PROBLEM TO WORK ON
Print the passage from the text on parsing the sequence file below, starting with "FUNC file ()" and going on through "FUNC block ()", with every character unchanged.

TEXT SEGMENT
========

Simple way ( O(n^2)? ) is to split the file using a whitespace delimiter, giving you an array of headings and sequences( heading[i] = split_array[i*2], sequence[i] = split_array[i*2+1]). For each sequence perform your regex.

Slightly more difficult way ( O(n) ), given a BNF grammar such as:

file: block
    | file block
    ;

block: heading sequence

heading: [A-Z][a-z]

sequence: [A-Z][a-z]

Try recursive decent parsing (pseudo-code, I don't know perl):

GLOBAL sequenceHeading, sequenceCount
GLOBAL substringLength = 5
GLOBAL substring = "FSFSD"

FUNC file ()
    WHILE nextChar() != EOF
        block()
        printf ( "%d substrings in %s", sequenceCount, sequenceHeading )
    END WHILE
END FUNC

FUNC block ()
    heading()
    sequence()
END FUNC

FUNC heading ()
    in = popChar()

========

PROVIDED MATERIAL
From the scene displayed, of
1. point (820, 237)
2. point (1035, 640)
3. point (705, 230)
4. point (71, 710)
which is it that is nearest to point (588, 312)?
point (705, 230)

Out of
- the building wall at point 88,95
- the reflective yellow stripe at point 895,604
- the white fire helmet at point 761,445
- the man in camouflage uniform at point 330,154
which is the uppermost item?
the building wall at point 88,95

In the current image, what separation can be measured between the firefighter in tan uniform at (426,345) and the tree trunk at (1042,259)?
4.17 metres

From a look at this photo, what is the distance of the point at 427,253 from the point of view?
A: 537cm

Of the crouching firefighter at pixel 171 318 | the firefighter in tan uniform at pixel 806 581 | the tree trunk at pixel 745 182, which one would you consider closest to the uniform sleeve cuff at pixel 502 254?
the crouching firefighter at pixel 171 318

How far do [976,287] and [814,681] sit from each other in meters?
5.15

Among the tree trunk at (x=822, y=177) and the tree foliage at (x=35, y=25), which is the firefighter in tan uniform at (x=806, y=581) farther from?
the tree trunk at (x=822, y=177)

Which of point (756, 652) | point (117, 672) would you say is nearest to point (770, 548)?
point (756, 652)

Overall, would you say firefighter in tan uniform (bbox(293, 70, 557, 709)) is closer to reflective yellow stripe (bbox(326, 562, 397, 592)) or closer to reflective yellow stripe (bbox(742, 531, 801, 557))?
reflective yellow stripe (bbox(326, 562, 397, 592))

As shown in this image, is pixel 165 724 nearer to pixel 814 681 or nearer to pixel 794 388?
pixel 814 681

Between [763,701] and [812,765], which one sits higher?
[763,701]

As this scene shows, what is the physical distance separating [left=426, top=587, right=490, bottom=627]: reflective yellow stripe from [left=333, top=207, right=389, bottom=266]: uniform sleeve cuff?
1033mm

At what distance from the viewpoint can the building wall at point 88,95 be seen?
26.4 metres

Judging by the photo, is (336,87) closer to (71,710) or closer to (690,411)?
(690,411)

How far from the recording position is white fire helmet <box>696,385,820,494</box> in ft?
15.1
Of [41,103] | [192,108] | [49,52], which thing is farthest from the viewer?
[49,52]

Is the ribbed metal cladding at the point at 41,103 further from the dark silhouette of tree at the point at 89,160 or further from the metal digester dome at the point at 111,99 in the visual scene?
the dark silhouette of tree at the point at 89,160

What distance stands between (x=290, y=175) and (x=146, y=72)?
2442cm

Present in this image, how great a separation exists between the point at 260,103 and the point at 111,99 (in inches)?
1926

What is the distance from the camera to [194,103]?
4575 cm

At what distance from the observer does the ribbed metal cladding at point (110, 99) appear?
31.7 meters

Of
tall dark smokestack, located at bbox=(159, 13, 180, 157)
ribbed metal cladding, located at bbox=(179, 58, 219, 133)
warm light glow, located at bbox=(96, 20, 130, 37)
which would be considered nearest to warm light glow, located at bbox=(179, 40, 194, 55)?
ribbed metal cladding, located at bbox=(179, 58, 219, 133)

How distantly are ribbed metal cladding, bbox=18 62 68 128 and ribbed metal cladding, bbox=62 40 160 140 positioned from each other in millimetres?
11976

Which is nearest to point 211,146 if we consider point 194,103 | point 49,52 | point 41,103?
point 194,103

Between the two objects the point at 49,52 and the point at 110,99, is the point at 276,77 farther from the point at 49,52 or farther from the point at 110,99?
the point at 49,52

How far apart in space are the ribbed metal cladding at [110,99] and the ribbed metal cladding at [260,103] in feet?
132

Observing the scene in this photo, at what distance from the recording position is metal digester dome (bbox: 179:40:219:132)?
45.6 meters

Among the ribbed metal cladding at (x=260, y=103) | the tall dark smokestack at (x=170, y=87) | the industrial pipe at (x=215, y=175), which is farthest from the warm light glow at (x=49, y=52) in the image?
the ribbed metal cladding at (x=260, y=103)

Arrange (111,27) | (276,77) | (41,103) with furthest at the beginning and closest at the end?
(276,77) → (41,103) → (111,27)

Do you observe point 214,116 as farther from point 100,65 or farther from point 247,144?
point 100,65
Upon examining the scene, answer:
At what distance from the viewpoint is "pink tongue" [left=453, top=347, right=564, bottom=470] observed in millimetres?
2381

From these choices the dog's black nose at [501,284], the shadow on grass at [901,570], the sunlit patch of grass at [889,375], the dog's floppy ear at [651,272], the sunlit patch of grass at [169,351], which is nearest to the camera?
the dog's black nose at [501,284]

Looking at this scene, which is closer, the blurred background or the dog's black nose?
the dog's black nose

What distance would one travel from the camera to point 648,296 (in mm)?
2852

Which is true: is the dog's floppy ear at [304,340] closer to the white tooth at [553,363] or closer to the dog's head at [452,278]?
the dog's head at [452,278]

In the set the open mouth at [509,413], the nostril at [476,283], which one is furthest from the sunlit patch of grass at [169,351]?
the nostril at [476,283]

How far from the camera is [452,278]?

========

EXERCISE RESULT
FUNC file ()
    WHILE nextChar() != EOF
        block()
        printf ( "%d substrings in %s", sequenceCount, sequenceHeading )
    END WHILE
END FUNC

FUNC block ()